System of a Down singles chronology
|  | "Sugar" (1998) | "Spiders" (1999) |

Alternative cover
- Promotional single cover

Music video
- "Sugar" (clean version) on YouTube

= Sugar (System of a Down song) =

"Sugar" is a song by American heavy metal band System of a Down. It was released as the band's first single on May 24, 1998, and as an EP on May 26, 1999. The song was taken from their debut studio album, System of a Down (1998).
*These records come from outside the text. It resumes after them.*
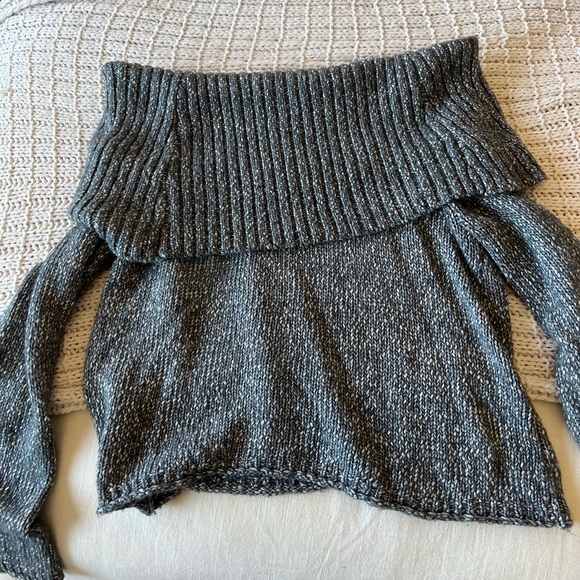 Off The Shoulder Knit Sweater - Picture 2 of 4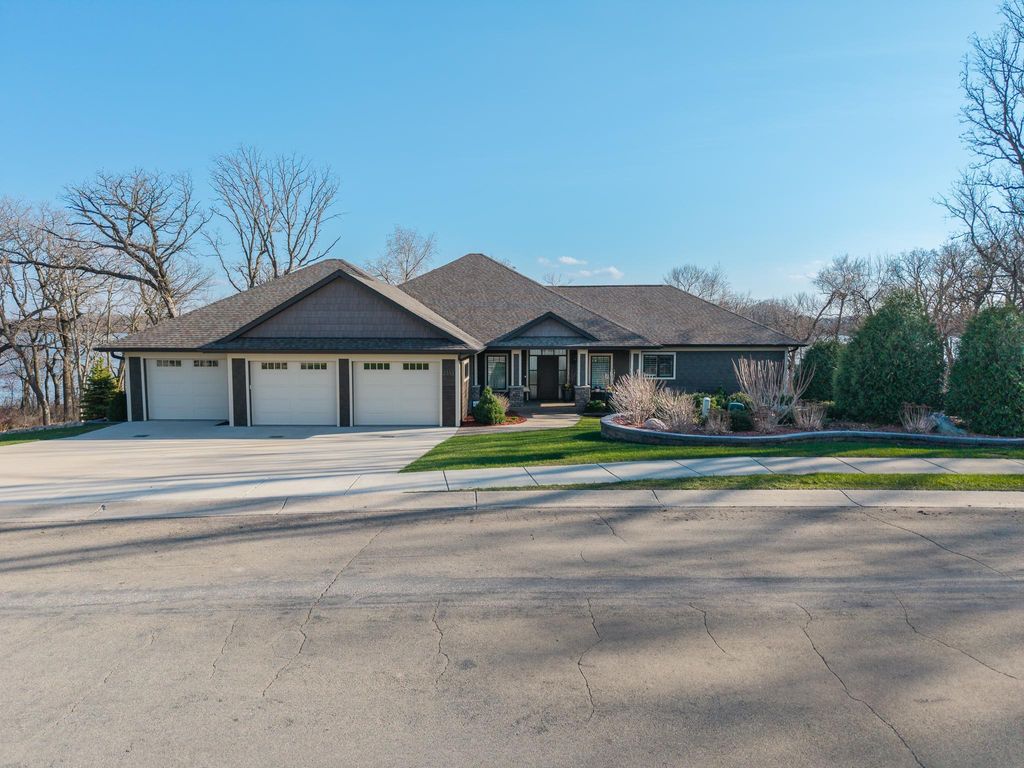 Photo of 2313 9th Street W, Albert Lea, MN 56007 (MLS # 6706574)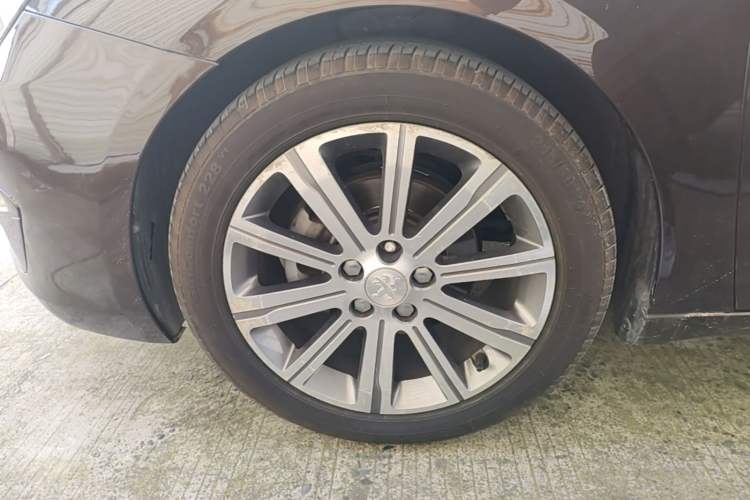 Used Peugeot 408 2014 1.8L Automatic Luxury Edition Exterior 4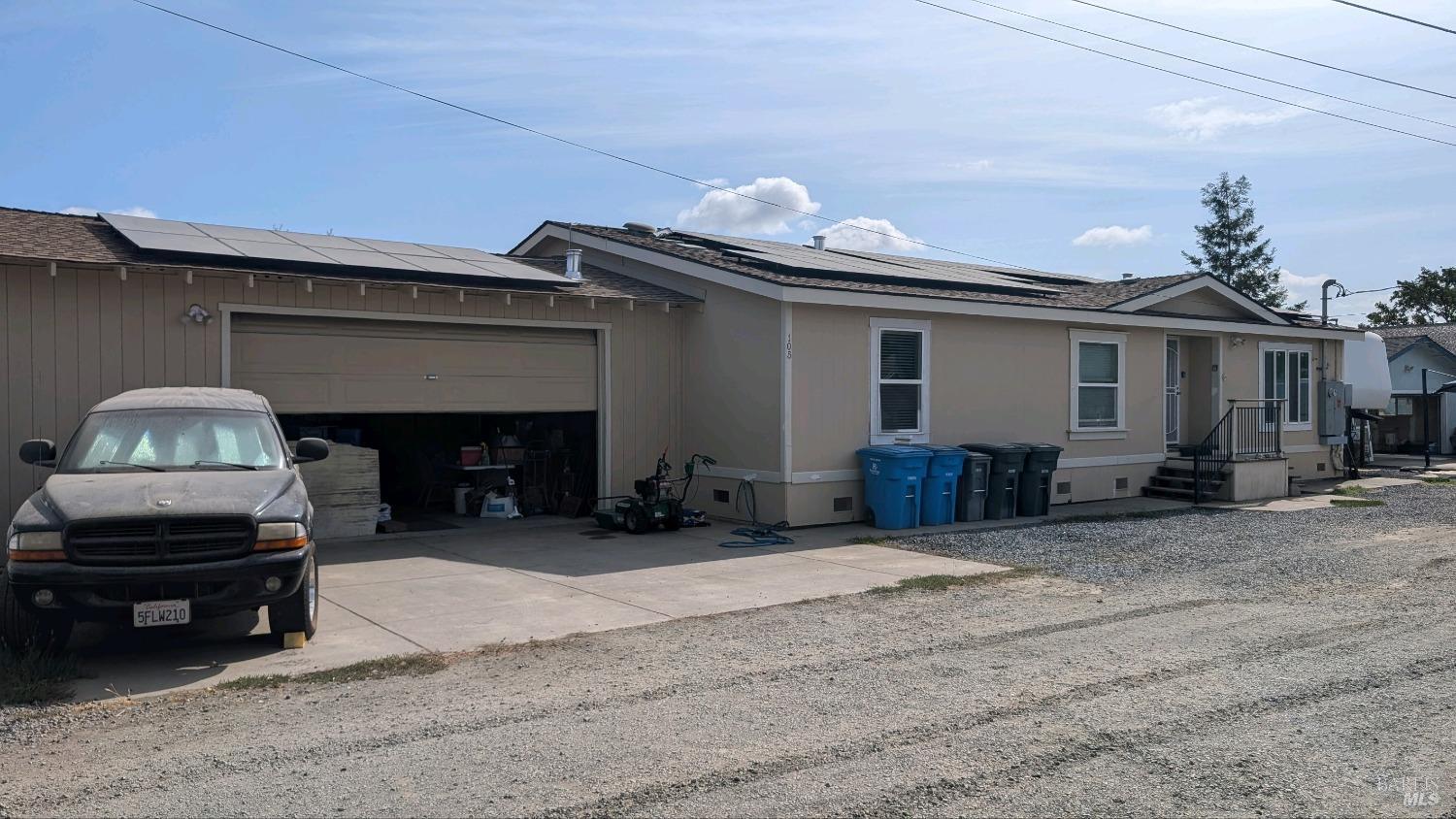 105 Church Lane Cloverdale CA 95425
The song propelled the band into the front of the then current metal scene, giving them the opportunity to open for Slayer and later Metallica on their Summer Sanitarium Tour, get second stage at Ozzfest, and getting them their first headlining tour. The video for the song was often played on MTV after release.

== Music and lyrics ==
"Sugar" has been described as "a spazzy, jazz-spattered noise rock freak-out". The song features rapped verses from lead singer Serj Tankian, along with death metal growls and shrieks, the latter two being signatures of the band's early sound. The verses of the song feature guitarist Daron Malakian on backing vocals. Later in the band's career, he would move on to be more of a co-lead vocalist (although he sang on demos of "Roulette" and "DAM"). The ending of the song features the band speeding up from the original tempo.

Lyrically, "Sugar" is about the world's overuse and reliance on drugs and other substances, as well as the predatory state of media and news.

== Music video ==
The music video for "Sugar" shows the band playing on a stage, with an American flag intercut with images of public violence, hangings from the Holocaust, armies, footage of the Upshot-Knothole Grable nuclear test and footage from the German film Metropolis. The video was directed by Nathan Cox.

The video, along with the band's next single "Spiders", would be MTV mainstays for a long time to come, much to the surprise of the band.

== Reception ==
The song was well received by critics and fans alike. It is regarded to be the best song from this album, and one of the band's best overall.

== Track listing ==

CD single
| No. | Title | Music | Length |
|---|---|---|---|
| 1. | "Sugar" | Odadjian; Daron Malakian; | 2:34 |
| 2. | "War?" (live) | Malakian | 2:49 |
| 3. | "Sugar" (live) | Odadjian; Malakian; | 2:23 |
| 4. | "Suite-Pee" (live) | Malakian | 3:04 |

7" single
| No. | Title | Music | Length |
|---|---|---|---|
| 1. | "Sugar" | Odadjian; Malakian; | 2:34 |
| 2. | "War?" (live) | Malakian | 2:48 |

Sugar E.P.
| No. | Title | Music | Length |
|---|---|---|---|
| 1. | "Sugar" (album version) | Odadjian; Malakian; | 2:34 |
| 2. | "Sugar" (clean version) | Odadjian; Malakian; | 2:34 |
| 3. | "Störagéd" | Malakian | 1:19 |
| 4. | "Sugar" (live version) | Odadjian; Malakian; | 2:27 |
| 5. | "War?" (live version) | Malakian | 2:48 |
| 6. | "Sugar" (clean live version) | Odadjian; Malakian; | 2:27 |
| 7. | "War?" (clean live version) | Malakian | 2:48 |

== Personnel ==

System of a Down
- Serj Tankian – lead vocals
- Daron Malakian – guitars, background vocals
- Shavo Odadjian – bass
- John Dolmayan – drums

Production
- Produced by Rick Rubin with System of a Down
- Mixed by D. Sardy
- Engineered by Sylvia Massy
- Engineer/assistant engineer: Greg Fidelman
- Additional recording/finishing Touches: D. Sardy
- Assistant engineers: Sam Storey, Nick Raskulinecz
- Assistant mixdown engineers: James Saez, Greg Gordon, Andy Haller
- Second assistant mixdown engineer: Bryan Davis
- Recorded at Sound City, Van Nuys, California
- Vocals and additional recordings at Akademie Mathematique of Philosophical Sound Research, Hollywood, California
- Mixed at Record Plant Studios, Hollywood, California & Hollywood Sound, California
- Mastered by Vlado Meller at Sony Studios, New York City
- Live Tracks Produced by D. Sardy
- Live Tracks Mixed by D. Sardy
- Live Tracks Engineered by Doug Henderson
- Live Tracks Recorded at Irving Plaza, New York City, New York

== Charts ==

| Chart (1998–99) | Peak position |
|---|---|
| UK Singles (OCC) | 136 |
| US Alternative Airplay (Billboard) | 31 |
| US Mainstream Rock (Billboard) | 28 |

== Certifications ==

Certifications for "Sugar"
| Region | Certification | Certified units/sales |
| New Zealand (RMNZ) | Gold | 15,000^{‡} |
| United Kingdom (BPI) | Silver | 200,000^{‡} |
| United States (RIAA) | Platinum | 1,000,000^{‡} |
^{‡} Sales+streaming figures based on certification alone.